Although Rutgers Professor Donald Schnaffner debunked the popular "five-second rule" surrounding dropping food on the floor, Donald Schaffner admits he has eaten a chocolate chip or two after they fell.
According to new research completed by Robyn Miranda, a graduate student in New Brunswick, and Donald Schaffner, professor and extension specialist in food science, bacteria does not wait five seconds before jumping on food that was dropped on the floor.
Schaffner, who has been doing cross-contamination research for about 15 years, said the inspiration behind this research began when he saw a press release about the five-second rule published by an English university.
“It was getting a lot of media attention and press and I went to the university website to learn more and what I discovered was they had done some research, but they didn’t have a paper,” Schaffner said. “It wasn’t peer reviewed.”
He said he was irritated by this because he dedicated much of his time to doing cross examination research in his laboratory, while others were getting attention for publishing something Schaffner “wouldn’t even qualify as science because it hadn’t been peer reviewed.”
Schaffner and Miranda sat down together and designed experiments that would prove or disprove the five-second rule.
Moisture on the floor largely contributes to bacteria that ends up on food, Schaffner said. Out of the four foods they studied, watermelon had the highest transfer of bacteria.
“Bacteria need moisture to transfer from one surface to another so a wet food is going to garner a lot more bacteria from the surface than a dry food,” Schaffner said. “We took a pure strain of bacteria we grew in the laboratory, and then we deliberately inoculated four different surfaces with those microorganisms.”
The team tested food using carpet, ceramic tile, wood and stainless steel surfaces, he said.
Before eating a piece of food from the floor, Schaffner urges people to ask themselves what the state of the floor is, what the likelihood the food is contaminated with bacteria, what the nature of the food in terms of moisture is and how long it was on the floor.
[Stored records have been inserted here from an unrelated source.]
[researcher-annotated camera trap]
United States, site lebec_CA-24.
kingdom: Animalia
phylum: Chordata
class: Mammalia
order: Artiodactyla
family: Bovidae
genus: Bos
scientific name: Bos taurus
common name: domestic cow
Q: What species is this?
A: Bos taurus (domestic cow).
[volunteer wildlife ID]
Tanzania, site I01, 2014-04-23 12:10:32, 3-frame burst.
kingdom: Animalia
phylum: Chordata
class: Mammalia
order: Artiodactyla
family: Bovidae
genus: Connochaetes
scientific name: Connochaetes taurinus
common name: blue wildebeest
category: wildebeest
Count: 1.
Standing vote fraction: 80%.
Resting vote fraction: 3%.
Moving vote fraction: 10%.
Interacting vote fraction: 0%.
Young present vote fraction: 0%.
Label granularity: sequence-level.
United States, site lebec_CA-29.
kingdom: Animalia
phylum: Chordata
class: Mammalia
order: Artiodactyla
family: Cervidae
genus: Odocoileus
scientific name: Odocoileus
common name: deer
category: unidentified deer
Schaffner also said the five-second rule is not just a popular culture notion but is serious science that contributes to people's scientific understandings.
“If everybody who ever ate food off the floor immediately got violently ill, pretty soon we would learn to stop doing that, but because we have often eaten food off the floor in the past and not gotten sick, people conclude it’s okay,” Schaffner said.
Keoni Nguyen, a School of Arts and Sciences sophomore, said she refuses to eat food off the floor, even if it’s been less than five seconds.
“I think it’s gross. I would just rather just get new food than pick up the food that fell,” Nguyen said.
Samantha Carney, a School of Arts and Sciences senior, said depending where she is and where the food was dropped would influence her decision to eat it or not.
Carney also said that if she does drop food and chooses to eat it, she will probably rinse it off first.
Colleagues from Clemson University have previously researched this topic, Schaffner said. But he believes this is the most comprehensive research done regarding the five-second rule.
“I like to think of our research as being very exhaustive. We looked at a lot more variables than they looked at in their studies,” said Schaffner. “We recently submitted for peer review and was recently accepted in a pretty good journal, probably the best journal that I can publish microbiology in today.”
Only after doing the research and getting it published in Applied and Environmental Microbiology did Schaffner believe this research was ready to be released to the press.
The research can be found online at American Society for Microbiology’s journal, Applied and Environmental Microbiology.